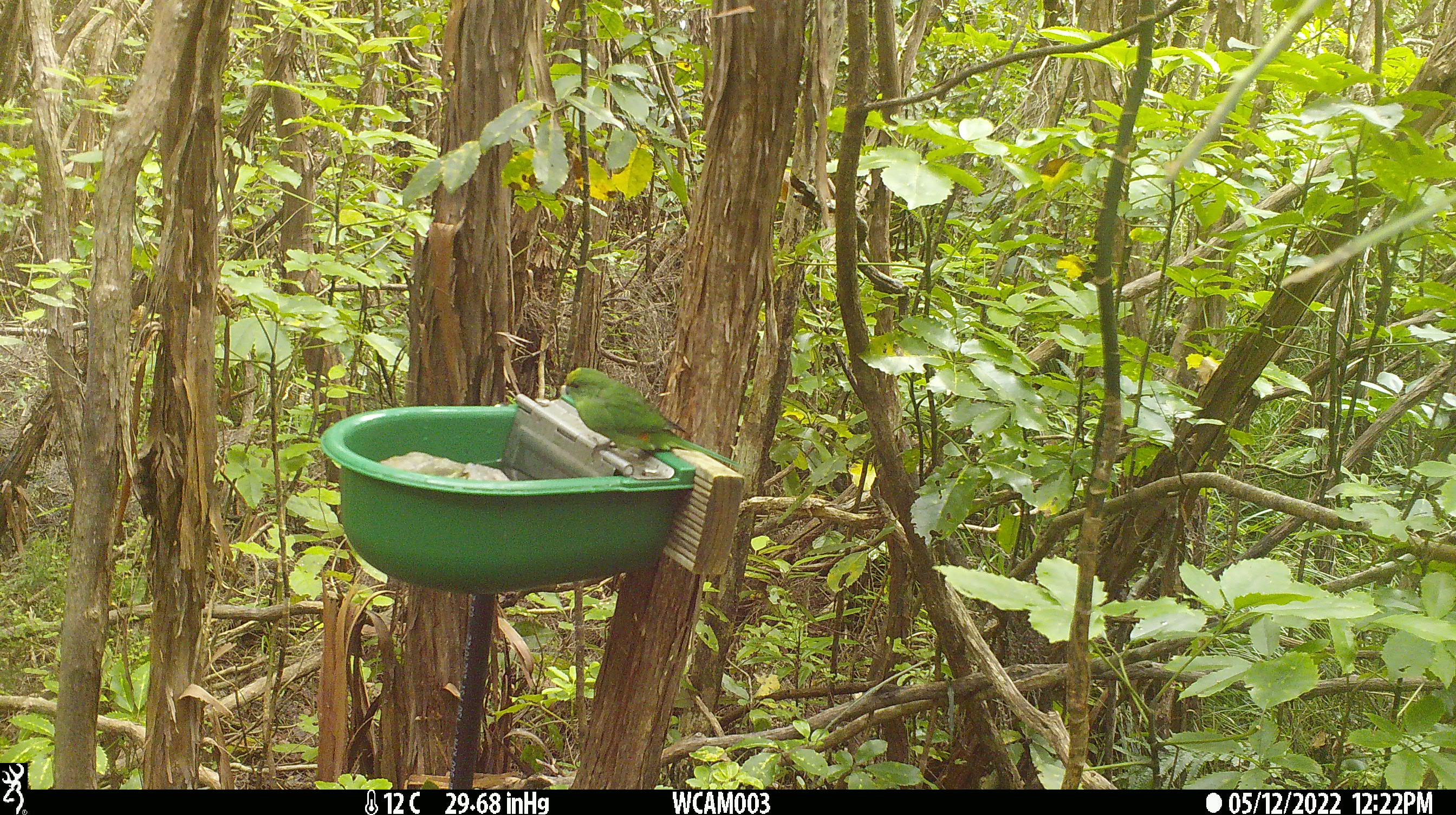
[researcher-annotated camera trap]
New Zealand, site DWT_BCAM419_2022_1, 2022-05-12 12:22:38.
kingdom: Animalia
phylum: Chordata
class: Aves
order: Psittaciformes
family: Psittaculidae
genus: Cyanoramphus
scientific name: Cyanoramphus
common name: parakeet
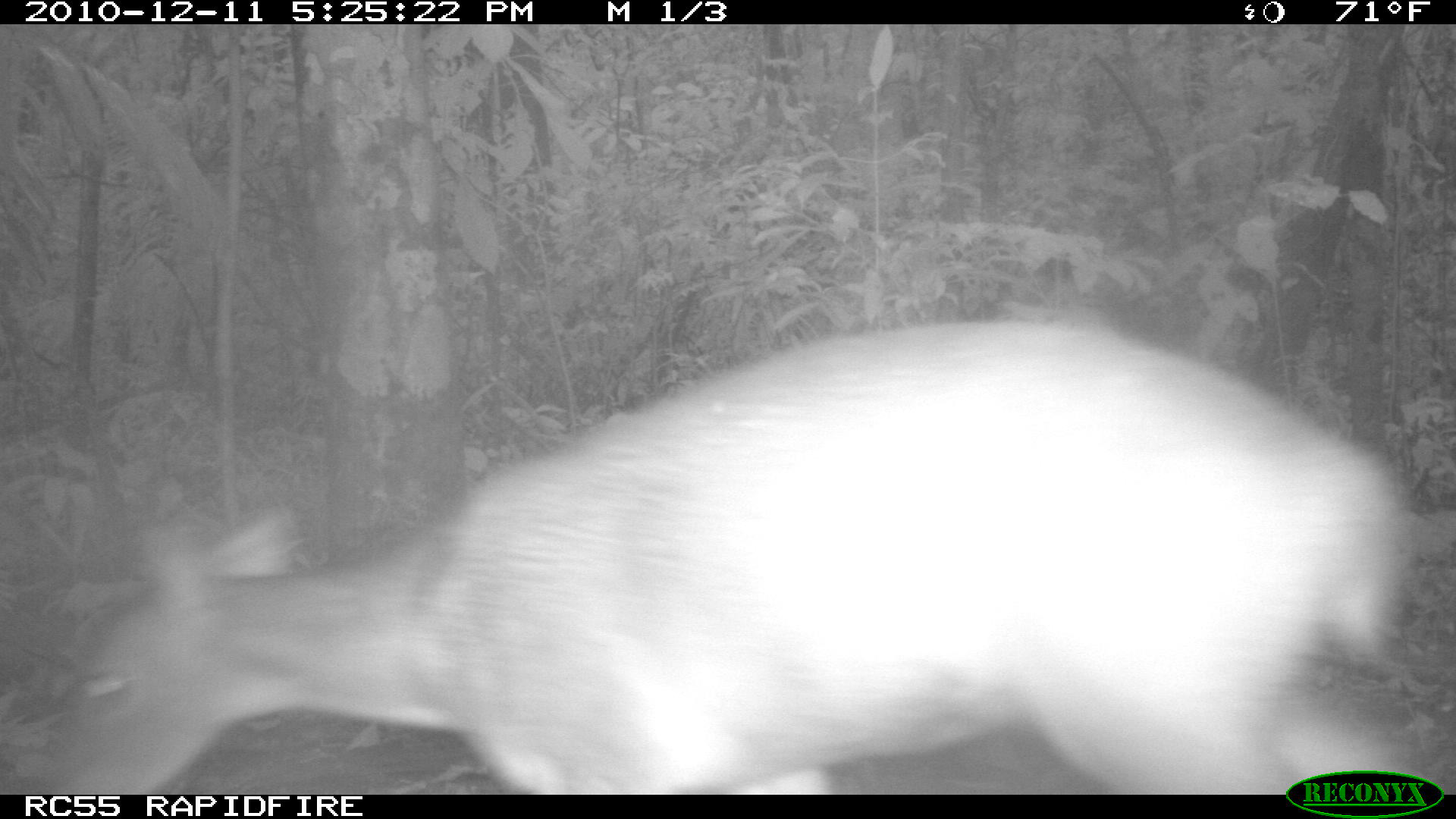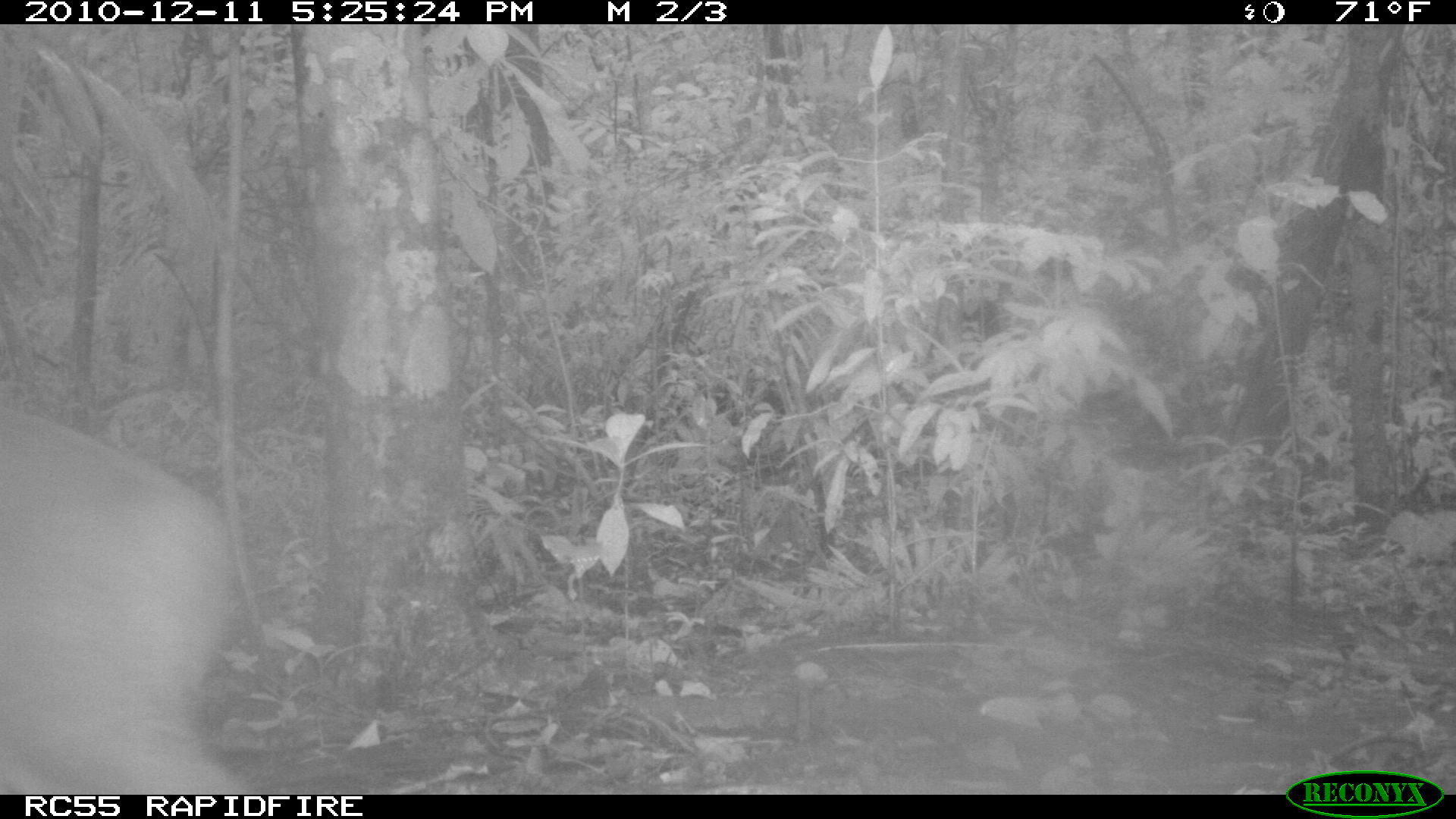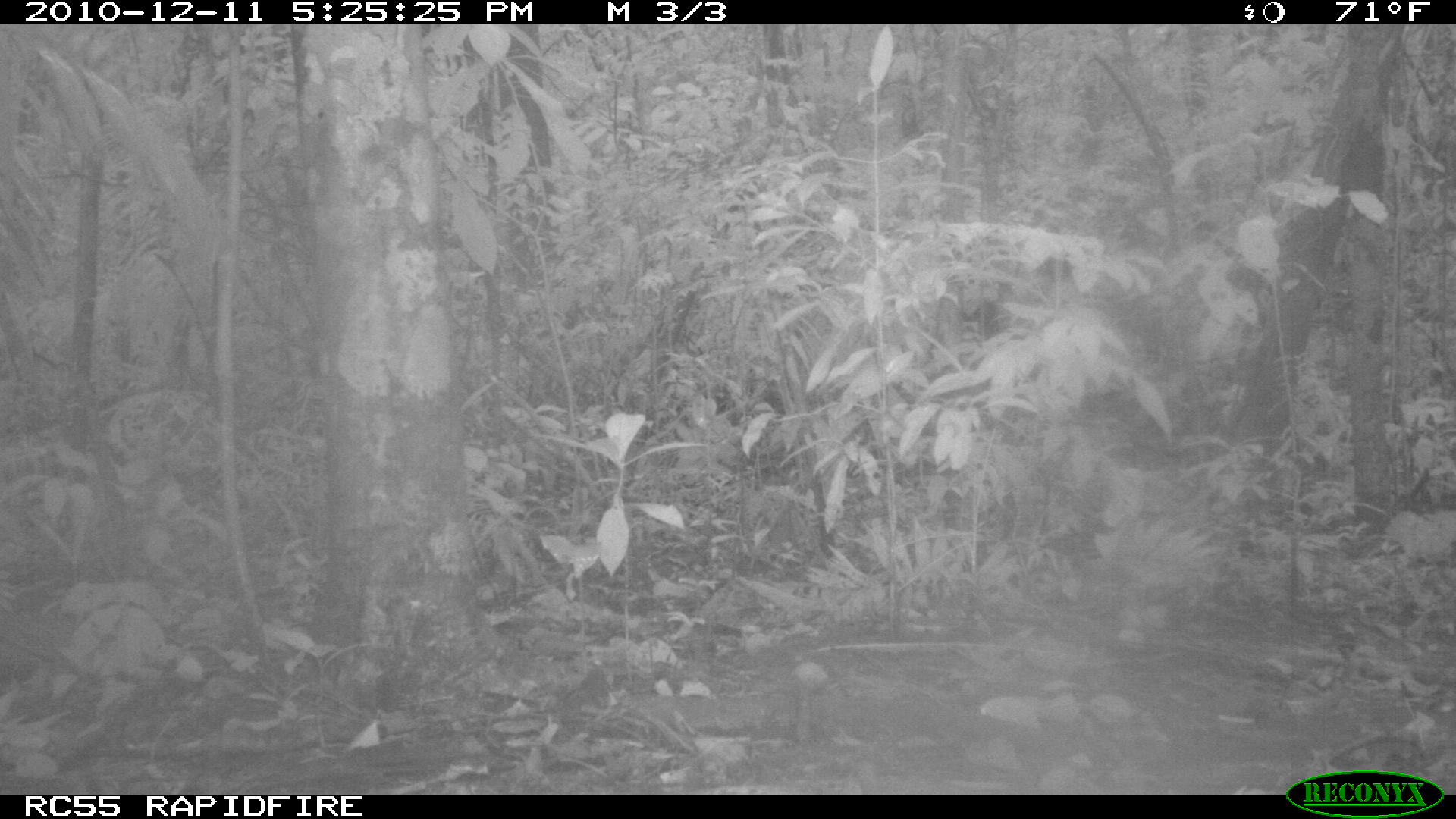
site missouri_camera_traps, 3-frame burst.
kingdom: Animalia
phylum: Chordata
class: Mammalia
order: Artiodactyla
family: Cervidae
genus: Mazama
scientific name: Mazama americana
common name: red brocket deer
Red brocket deer (Mazama americana). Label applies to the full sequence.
--------------------------------
▶ **Work task**
Return, exactly and without additions, the lines that run from the one containing "class: Mammalia" to the end of the material above.

▶ **Written response**
class: Mammalia
order: Artiodactyla
family: Cervidae
genus: Mazama
scientific name: Mazama americana
common name: red brocket deer
Red brocket deer (Mazama americana). Label applies to the full sequence.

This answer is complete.